The venerable New York Times wedding pages have been the subject of many a
rant and rave, particularly since the advent of the Internet. And the paper's online editors recently upped the ante. Now, readers who can't wait for Sunday's printed orgy of the wealthy, well-connected and uber-educated can watch these people profess their love on film at the paper's
Web site.
My favorite, so far, is a little show I like to call
The Catatonic Couple. I can't say that I've ever seen two people captured on film seem less excited to be marrying one another. Apart from the banjo, these people don't even seem to like each other.
The wedding announcements, and the mysterious-yet-not-so-mysterious manner in which they are selected, are proof that merely becoming wedded to the supposed love of your life isn't enough for some people. For those people, here's hoping your father is a CEO, and if not, you or your beloved at least graduated from Harvard Law. Most importantly, it is critical to line up your
eyebrows with those of your intended. I couldn't make that up if I tried.
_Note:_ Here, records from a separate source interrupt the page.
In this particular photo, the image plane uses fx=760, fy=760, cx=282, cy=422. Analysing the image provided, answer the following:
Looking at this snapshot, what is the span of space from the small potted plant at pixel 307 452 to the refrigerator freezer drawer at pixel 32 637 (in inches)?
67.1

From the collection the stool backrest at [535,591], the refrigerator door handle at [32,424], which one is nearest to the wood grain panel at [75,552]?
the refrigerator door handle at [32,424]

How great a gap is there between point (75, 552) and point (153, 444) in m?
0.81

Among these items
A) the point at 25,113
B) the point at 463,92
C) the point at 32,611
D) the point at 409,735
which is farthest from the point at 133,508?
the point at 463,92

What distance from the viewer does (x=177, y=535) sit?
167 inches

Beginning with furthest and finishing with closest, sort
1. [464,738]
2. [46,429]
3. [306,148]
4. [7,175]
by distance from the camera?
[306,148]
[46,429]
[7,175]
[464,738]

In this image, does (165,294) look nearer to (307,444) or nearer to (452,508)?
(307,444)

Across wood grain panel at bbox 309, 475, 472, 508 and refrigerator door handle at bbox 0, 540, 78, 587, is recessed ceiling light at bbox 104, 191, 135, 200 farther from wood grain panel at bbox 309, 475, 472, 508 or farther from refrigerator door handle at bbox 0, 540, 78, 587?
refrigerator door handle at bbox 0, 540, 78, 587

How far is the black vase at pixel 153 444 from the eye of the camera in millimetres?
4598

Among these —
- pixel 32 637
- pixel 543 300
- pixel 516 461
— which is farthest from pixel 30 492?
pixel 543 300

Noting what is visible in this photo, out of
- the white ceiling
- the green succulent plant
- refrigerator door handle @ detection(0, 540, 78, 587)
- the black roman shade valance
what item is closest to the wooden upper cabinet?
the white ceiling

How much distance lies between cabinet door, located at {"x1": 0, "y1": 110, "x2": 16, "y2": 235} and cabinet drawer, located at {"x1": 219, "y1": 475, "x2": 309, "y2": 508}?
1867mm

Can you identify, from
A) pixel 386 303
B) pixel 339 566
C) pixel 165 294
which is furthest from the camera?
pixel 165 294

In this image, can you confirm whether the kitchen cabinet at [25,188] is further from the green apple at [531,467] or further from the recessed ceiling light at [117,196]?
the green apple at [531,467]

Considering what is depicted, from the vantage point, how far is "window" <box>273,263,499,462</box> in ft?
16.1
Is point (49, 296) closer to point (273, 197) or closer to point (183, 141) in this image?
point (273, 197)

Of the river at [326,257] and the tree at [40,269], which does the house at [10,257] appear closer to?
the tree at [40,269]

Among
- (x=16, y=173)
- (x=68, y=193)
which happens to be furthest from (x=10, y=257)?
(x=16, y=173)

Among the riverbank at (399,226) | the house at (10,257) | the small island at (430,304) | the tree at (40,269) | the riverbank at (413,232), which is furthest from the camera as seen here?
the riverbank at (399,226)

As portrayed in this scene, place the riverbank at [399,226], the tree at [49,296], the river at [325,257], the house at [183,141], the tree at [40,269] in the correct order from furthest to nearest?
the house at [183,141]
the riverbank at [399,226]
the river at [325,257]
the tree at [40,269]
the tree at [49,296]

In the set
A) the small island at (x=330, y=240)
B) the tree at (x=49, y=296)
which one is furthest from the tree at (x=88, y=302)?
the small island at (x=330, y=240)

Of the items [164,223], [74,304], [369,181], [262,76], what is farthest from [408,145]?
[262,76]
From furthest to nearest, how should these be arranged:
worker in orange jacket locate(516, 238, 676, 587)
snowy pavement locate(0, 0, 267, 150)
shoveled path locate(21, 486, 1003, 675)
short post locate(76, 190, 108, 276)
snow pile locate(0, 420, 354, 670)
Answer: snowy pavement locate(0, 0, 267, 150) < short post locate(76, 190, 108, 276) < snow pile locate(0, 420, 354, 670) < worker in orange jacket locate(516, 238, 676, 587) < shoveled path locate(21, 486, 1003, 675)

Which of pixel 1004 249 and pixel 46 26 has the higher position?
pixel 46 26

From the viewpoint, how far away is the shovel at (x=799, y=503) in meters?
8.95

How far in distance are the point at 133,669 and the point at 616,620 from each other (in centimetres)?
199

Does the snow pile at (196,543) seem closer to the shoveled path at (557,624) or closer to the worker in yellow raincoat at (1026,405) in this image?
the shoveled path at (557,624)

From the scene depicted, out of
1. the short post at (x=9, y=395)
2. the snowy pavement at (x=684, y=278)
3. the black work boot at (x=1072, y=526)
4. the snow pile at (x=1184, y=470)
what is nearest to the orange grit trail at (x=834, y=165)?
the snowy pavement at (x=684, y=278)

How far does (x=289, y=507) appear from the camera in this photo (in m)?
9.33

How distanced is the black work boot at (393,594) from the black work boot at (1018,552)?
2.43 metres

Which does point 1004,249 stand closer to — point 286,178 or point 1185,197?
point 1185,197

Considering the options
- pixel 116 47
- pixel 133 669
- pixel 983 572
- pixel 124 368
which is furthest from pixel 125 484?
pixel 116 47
It's bad enough that the Times' society editors still deem themselves the arbiters of who is worthy enough to proclaim their love on their pages. Now they've decided everyone wants to know the mind-numbing details of how these mostly Ivy League-educated ladder-climbers found each other. And the sad truth is that people do. Unlike the Times' famous columnist Thomas Friedman, whose words have cost cash online for almost a year, anyone can get wedding announcements going back all the way to 1981 for free. The Times is obviously making bank off the clicks on these things.
I don't think I can say it any better than fellow-appallee,
Slate writer Troy Patterson: "Who are these people? Why are they so pleased with themselves? Why can't I stop watching?" It's an outrage.